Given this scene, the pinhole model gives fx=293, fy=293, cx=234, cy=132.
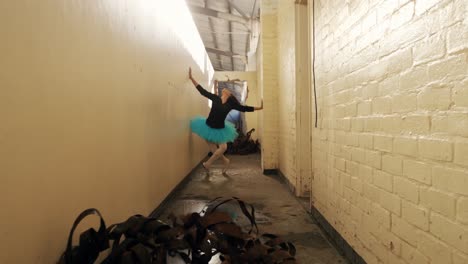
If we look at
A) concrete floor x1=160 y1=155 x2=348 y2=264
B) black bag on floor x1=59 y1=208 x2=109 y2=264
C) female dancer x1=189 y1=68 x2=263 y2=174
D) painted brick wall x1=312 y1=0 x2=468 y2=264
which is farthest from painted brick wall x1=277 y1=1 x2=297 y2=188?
black bag on floor x1=59 y1=208 x2=109 y2=264

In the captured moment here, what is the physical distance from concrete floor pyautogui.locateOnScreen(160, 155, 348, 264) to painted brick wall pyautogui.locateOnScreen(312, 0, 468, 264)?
0.97 ft

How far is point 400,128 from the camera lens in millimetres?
1394

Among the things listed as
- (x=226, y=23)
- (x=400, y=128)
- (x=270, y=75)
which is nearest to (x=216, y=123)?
(x=270, y=75)

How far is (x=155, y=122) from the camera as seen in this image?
2975 mm

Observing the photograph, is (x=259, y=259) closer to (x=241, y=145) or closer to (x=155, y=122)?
(x=155, y=122)

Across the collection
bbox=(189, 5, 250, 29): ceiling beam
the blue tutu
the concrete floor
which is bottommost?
the concrete floor

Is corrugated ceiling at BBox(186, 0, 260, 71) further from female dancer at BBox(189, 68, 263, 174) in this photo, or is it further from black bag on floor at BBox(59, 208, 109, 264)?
black bag on floor at BBox(59, 208, 109, 264)

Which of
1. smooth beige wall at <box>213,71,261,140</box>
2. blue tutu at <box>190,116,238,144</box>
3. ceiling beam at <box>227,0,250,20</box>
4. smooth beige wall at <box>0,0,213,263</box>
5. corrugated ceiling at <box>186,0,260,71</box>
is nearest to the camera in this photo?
smooth beige wall at <box>0,0,213,263</box>

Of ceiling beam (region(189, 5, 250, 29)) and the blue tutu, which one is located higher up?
ceiling beam (region(189, 5, 250, 29))

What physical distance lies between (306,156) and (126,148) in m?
2.33

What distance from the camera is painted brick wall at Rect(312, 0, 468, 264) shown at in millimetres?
1066

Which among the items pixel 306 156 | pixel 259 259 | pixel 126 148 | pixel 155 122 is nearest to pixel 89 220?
pixel 126 148

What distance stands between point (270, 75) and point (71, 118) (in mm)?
4359

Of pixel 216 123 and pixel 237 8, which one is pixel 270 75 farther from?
pixel 237 8
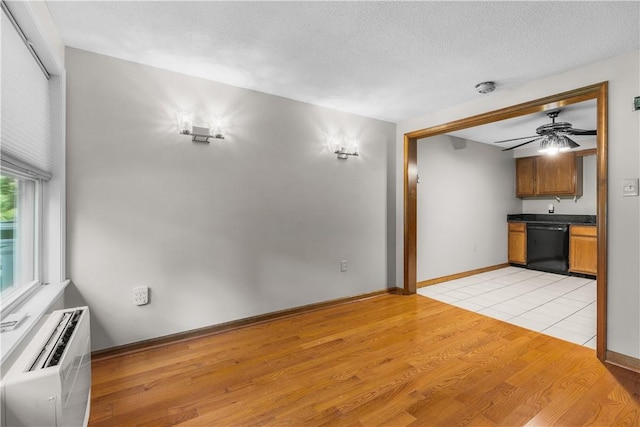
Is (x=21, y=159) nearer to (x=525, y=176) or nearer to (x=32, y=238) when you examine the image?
*****
Problem description: Retype the items from the line that has "What distance from" through the last line of the items. Leave the pictures out of your copy.

Completed exercise:
What distance from the camera is painted brick wall at Rect(312, 0, 468, 264) shown at in millimetres?
1066

Which among the items pixel 306 156 | pixel 259 259 | pixel 126 148 | pixel 155 122 is nearest to pixel 89 220?
pixel 126 148

What distance stands between point (270, 75) and point (71, 118) (in mm)?
4359

Of pixel 216 123 and pixel 237 8, which one is pixel 270 75 farther from?
pixel 237 8
Is (x=21, y=159) nearer to (x=525, y=176) or nearer to (x=32, y=238) when you examine the image?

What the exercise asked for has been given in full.